Why Snow Shoveling is an Unusually Deadly Type of Exercise
Yesterday, in the onslaught of announcements from New York officials about the near-record setting blizzard conditions, a data point stood out. At least three people, two in Staten Island, one in Queens died while shoveling snow.
Farther south, a Maryland man also dropped dead during shoveling. Late last night, the New York Times put the shoveling death toll at 6 for the storm.
And that’s just this past weekend. A few years ago, Ohio researchers clocked around 11,500 snow shoveling injuries and deaths annually in the United States, with over half being cardiac events. (Normally, cardiac problems account for around 10 percent of hospital visits, according to the Washington Post.) Another study, from 1990 to 2006, found over 1,600 fatalities.

**Given information**
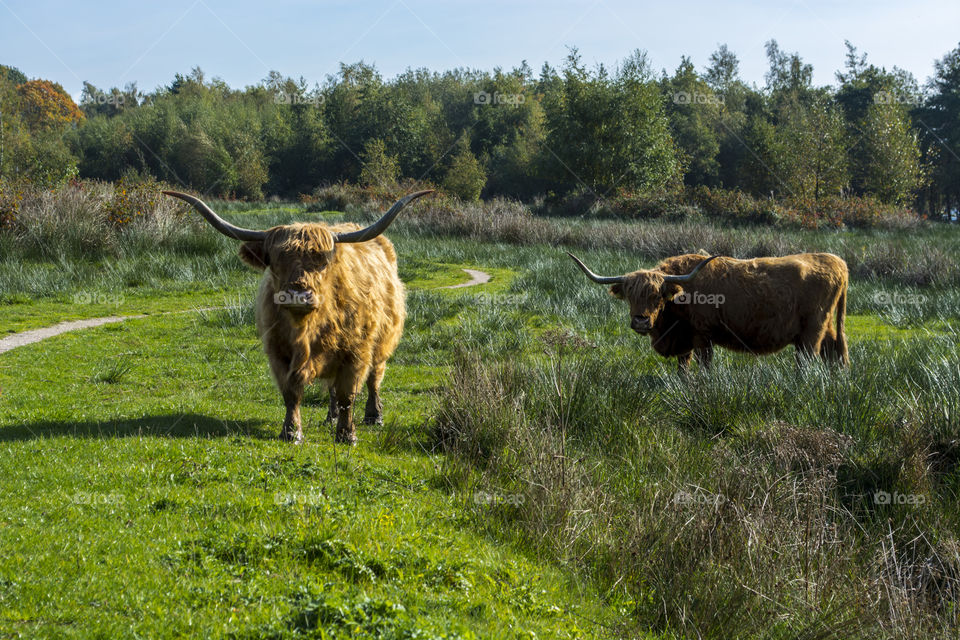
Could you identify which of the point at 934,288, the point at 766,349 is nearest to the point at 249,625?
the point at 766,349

==

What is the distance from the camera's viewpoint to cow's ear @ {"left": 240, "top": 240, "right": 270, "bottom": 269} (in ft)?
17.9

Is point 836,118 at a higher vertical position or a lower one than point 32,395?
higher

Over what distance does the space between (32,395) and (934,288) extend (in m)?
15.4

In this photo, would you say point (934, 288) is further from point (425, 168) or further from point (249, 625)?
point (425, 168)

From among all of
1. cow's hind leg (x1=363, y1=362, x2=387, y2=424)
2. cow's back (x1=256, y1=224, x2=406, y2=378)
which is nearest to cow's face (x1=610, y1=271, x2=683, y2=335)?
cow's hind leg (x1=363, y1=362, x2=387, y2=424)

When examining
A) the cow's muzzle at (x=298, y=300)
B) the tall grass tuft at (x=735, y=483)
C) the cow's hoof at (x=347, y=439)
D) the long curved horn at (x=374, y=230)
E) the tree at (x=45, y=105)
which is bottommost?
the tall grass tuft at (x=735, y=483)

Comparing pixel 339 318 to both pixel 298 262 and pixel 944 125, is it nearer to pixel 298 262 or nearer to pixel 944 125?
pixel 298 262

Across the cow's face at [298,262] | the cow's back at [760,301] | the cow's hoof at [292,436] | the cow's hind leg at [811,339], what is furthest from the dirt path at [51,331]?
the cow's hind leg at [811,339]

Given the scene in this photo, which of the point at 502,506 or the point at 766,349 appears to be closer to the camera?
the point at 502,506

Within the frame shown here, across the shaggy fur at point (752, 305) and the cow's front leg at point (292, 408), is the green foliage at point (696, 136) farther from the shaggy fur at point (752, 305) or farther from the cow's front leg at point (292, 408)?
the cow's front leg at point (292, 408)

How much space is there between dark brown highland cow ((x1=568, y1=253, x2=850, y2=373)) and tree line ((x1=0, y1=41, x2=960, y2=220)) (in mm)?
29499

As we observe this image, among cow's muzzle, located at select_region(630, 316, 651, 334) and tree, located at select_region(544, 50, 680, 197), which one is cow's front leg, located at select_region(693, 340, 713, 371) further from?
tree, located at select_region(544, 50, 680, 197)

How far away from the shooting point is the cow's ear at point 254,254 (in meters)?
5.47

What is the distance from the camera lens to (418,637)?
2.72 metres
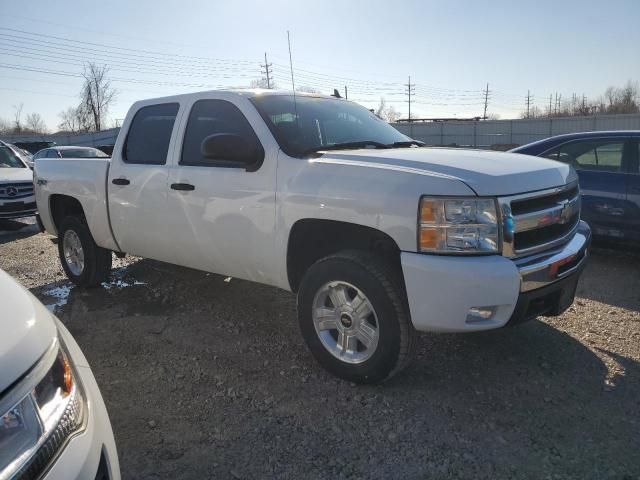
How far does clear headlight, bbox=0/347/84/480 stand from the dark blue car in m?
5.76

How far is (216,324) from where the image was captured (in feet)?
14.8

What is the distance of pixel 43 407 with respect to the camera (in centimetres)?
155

...

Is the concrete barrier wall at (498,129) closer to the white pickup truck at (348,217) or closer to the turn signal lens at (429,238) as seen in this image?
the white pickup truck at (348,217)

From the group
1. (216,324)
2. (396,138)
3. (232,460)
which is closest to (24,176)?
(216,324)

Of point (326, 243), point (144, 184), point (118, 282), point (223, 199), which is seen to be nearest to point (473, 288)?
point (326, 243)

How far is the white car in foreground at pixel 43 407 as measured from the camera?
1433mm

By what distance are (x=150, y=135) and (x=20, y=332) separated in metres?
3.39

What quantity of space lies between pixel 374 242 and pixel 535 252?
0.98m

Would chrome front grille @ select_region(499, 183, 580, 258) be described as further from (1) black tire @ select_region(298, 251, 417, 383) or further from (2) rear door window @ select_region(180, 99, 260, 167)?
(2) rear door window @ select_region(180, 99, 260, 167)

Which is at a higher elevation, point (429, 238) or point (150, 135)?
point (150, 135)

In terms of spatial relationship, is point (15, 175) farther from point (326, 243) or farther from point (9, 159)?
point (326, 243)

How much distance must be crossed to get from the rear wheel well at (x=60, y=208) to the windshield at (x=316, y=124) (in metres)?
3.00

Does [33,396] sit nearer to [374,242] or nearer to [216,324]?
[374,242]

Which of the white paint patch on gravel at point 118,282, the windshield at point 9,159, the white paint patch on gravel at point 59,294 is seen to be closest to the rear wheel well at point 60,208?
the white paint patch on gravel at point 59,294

**Questions to answer**
(1) Write out the part of the snow shoveling text that opens with the words containing "Farther south, a" and closes with "over 1,600 fatalities.".
(2) List every source the snow shoveling text credits for a figure or report about shoveling deaths, injuries, or hospital visits.
Work only from the snow shoveling text.

**Exercise solutions**
(1)
Farther south, a Maryland man also dropped dead during shoveling. Late last night, the New York Times put the shoveling death toll at 6 for the storm.
And that’s just this past weekend. A few years ago, Ohio researchers clocked around 11,500 snow shoveling injuries and deaths annually in the United States, with over half being cardiac events. (Normally, cardiac problems account for around 10 percent of hospital visits, according to the Washington Post.) Another study, from 1990 to 2006, found over 1,600 fatalities.

(2)
- New York officials
- The New York Times
- Ohio researchers
- The Washington Post
- A study covering 1990 to 2006